Section 111A of the Employment Rights Act 1996 introduced a new form of so called ‘protected conversation’, meaning that neither the existence nor the content of pre-termination negotiations can be disclosed in any ordinary unfair dismissal case in the Employment Tribunal. Unlike without prejudice privilege, S111A privilege cannot be waived even with all parties’ consent.

In most cases this should not impact on the defence of any claim as what was said in a protected conversation would not normally form the basis of the substantive ground for a defence. However, in cases where what is said is relevant, it may not be possible to refer to this in an ordinary unfair dismissal claim. This causes problems where the claim is not only for ordinary unfair dismissal, and in particular where the discussions are relevant to an automatically unfair dismissal case.

The case

The Claimant was a part-time secretary until her employer indicated that part-time working would not be an option going forward, which led to a settlement discussion initiated by the Claimant on 10 December 2014. By 7 January 2015, when the Claimant’s lawyers wrote a without prejudice letter to the Respondent, it was agreed the parties were in dispute. On 15 January, the Respondent’s lawyers replied in a letter which was not marked without prejudice and was generally a defence of their own position referring only in passing to settlement negotiation. Following another without prejudice from the Claimant’s lawyers, and a reply that was not without prejudice from the Respondent’s, the Claimant raised a grievance on 26 January in which she made clear she was relying on the matters set out in her lawyer’s without prejudice correspondence.

When she eventually brought proceedings claiming unfair constructive dismissal and sex discrimination, she referred in her claim form to the initial discussions which took place on 10 December 2014, the without prejudice correspondence that followed from her lawyers, and the Respondent’s letters. The Respondent denied the claims, but did not object in their response to her open references to the negotiations which began on 10 December 2014 nor the ‘without prejudice’ correspondence.

The Employment Tribunal concluded that the ‘without prejudice’ correspondence and negotiations were not wholly inadmissible under either S111A or without prejudice privilege, since the Claimant was bringing claims for both unfair dismissal and discrimination. The tribunal also held that the parties could refer to the fact that an offer under S111A had been made, but not to its contents.

Both parties appealed to the Employment Appeal Tribunal.

The EAT noted that S111A states that where “an offer is made or discussions held with a view to terminate employment on agreed terms”, “evidence of pre termination negotiations is inadmissible”. This means that any evidence of pre-termination negotiations is inadmissible, and this includes referring to their existence, not just their content. The parties cannot consent to waive S111A privilege.

S111A only applies to ordinary unfair dismissal and not to any other claim.
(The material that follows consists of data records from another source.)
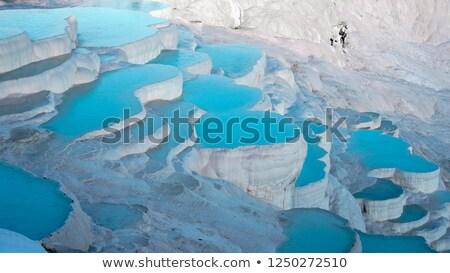 Travertine pool in Pamukkale, Turkey Stock photo © franky242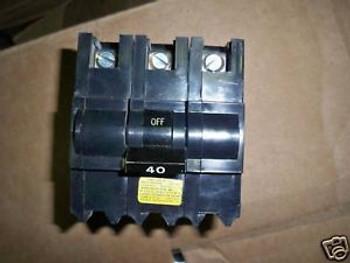 FPE Circuit Breaker Type NB 40A 3P 240V Bolt-On Used
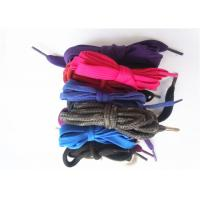 China Nylon Waxed Flat Shoe Laces with Plastic Tips , High Tenacity wholesale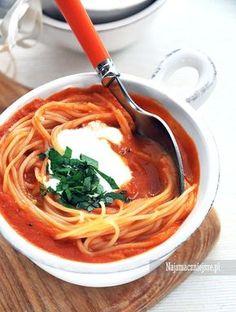 Kremowa zupa z pomidorów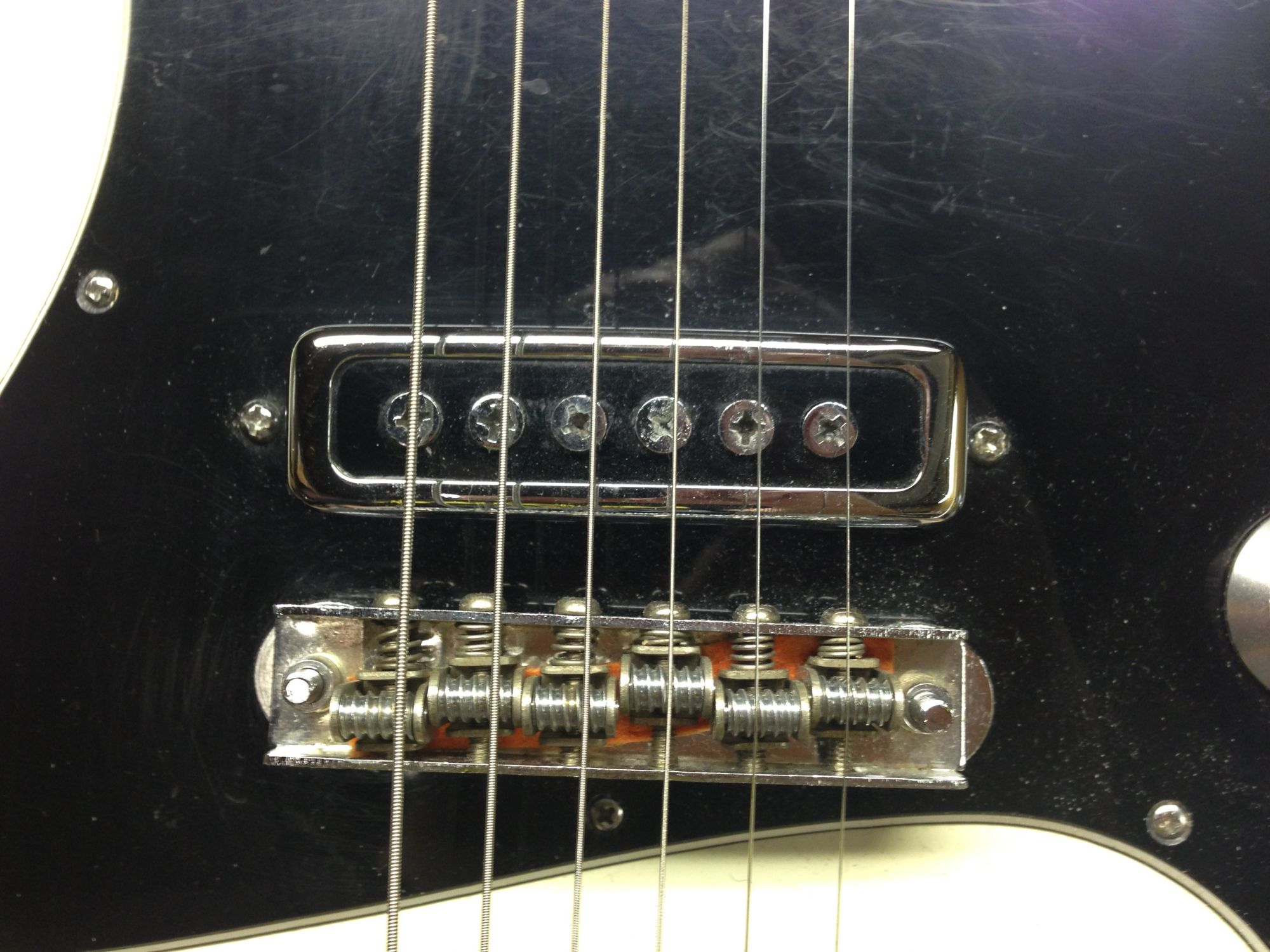 hight resolution of teisco guitar wiring wiring diagrams rh 2 debreinpraktijk nl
Therefore, evidence of pre-termination discussions is not inadmissible for other claims (subject to the rules on without prejudice). S.111A evidence can be admitted for other claims, but treated as inadmissible in respect of the ordinary unfair dismissal claim.
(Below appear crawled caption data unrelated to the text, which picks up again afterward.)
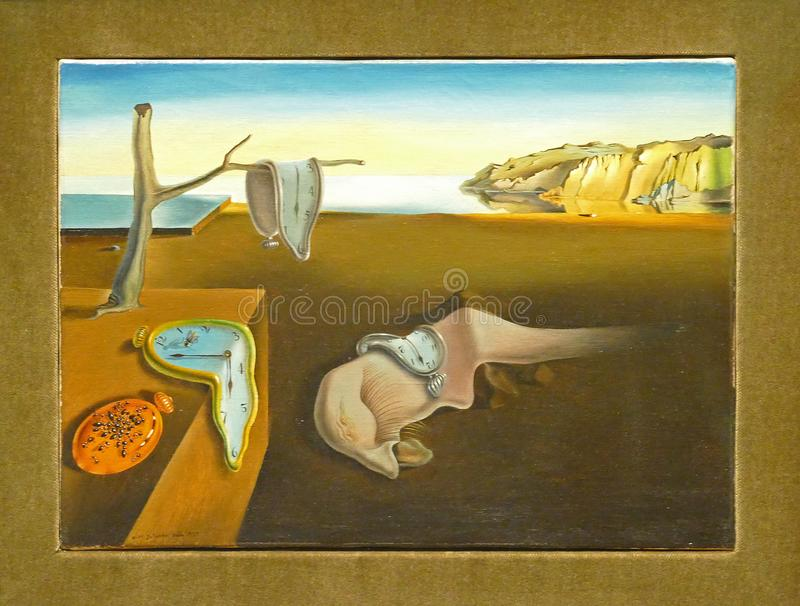 Photo de la peinture originale célèbre : ` La persistance du ` de mémoire peinte par Salvador Dali photo stock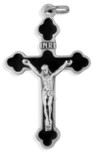 "1.5"" Latin-Style Crucifix with Colored Enamel and Silver Trim"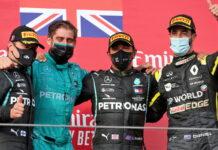 Valtteri Bottas, Leo Stevens, Lewis Hamilton, Daniel Ricciardo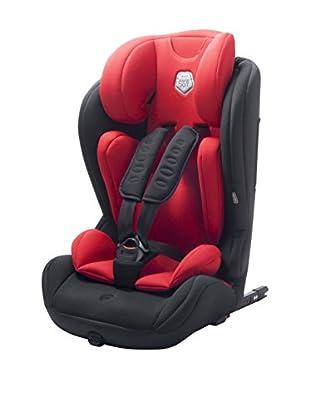Babyauto Kindersitz Quadro T Fix Gruppe 1,2,3 rot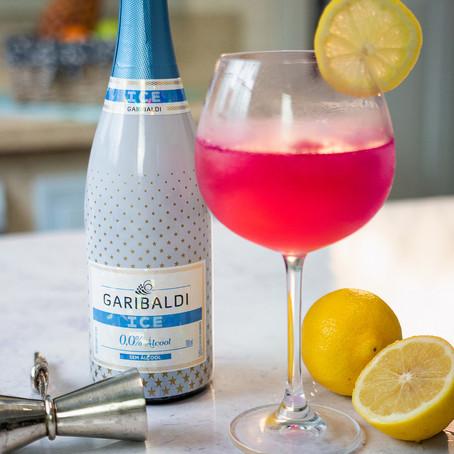 Vinícola Garibaldi lança espumante sem álcool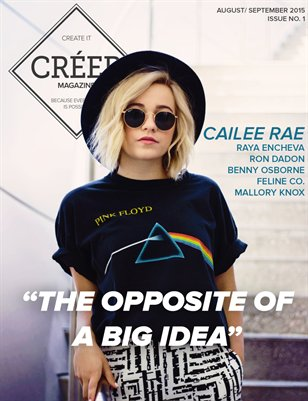 CREER Magazine: Issue No. 1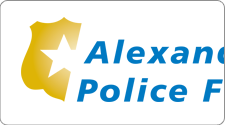 Alexandria Police Foundation Logo Design - click to view more Logo and Graphic Identity Design projects.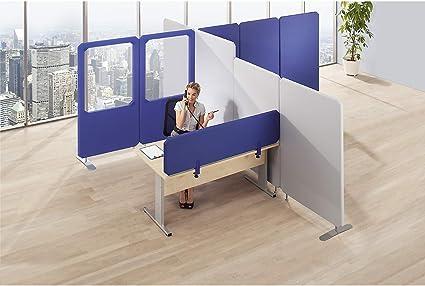 Premium aislamiento acústico de separador – Wandpaneel Altura 1200 mm – Ancho 800 mm, Beige – abtrennung acústica pared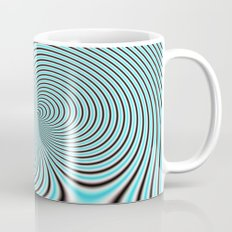 Psy Mug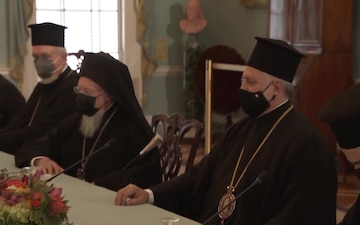 Secretary Blinken meets with His All-Holiness Ecumenical Patriarch Bartholomew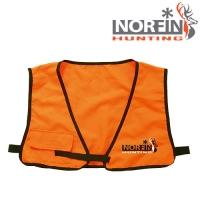 Жилет Безопасности Norfin Hunting Safe Vest 03 Р.l
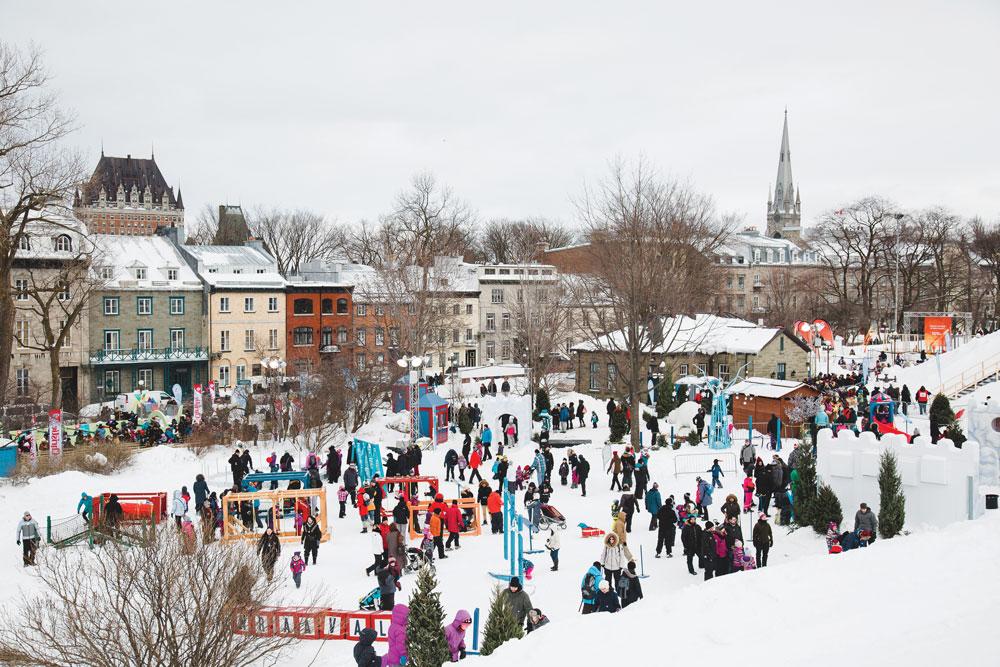 Festivales de nieve en el mundo - Carnaval de Québec Canadá y PORTADA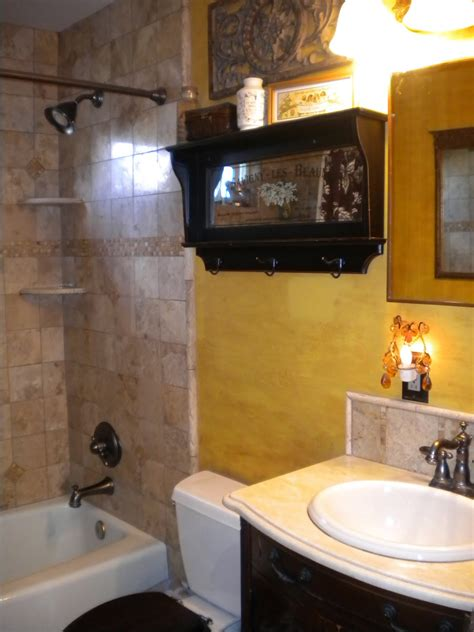 30 wonderful ideas photos popular bathroom tile ideas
Since without prejudice privilege can only apply where there is a dispute in existence, in this case only correspondence on and since 7 January was truly without prejudice. Before that, only S111A applied.

It is possible for parties to waive without prejudice privilege but this requires agreement on both sides. This can be implied by conduct, but the conduct must indicate that waiver is unequivocal. In this case, the Claimant had referred to without prejudice correspondence in her grievance and her employer had not only not objected, but had referred to without prejudice documents in their response. Given that the without prejudice documents were also referred to in the tribunal claim form and the response to the claim, there had impliedly been clear agreement between the parties that without prejudice privilege should be waived.

What to take away

As it appears that S111A privilege can never be waived, care should be taken not to refer to this in any defence. This can lead to difficulties if part of a defence rests on the fact of pre-termination negotiations (e.g. to explain a delay in responding to a grievance by the fact that a S111A conversation was ongoing). If possible, it would be best to make clear the grounds on which without privilege applied in such cases as well as S111A.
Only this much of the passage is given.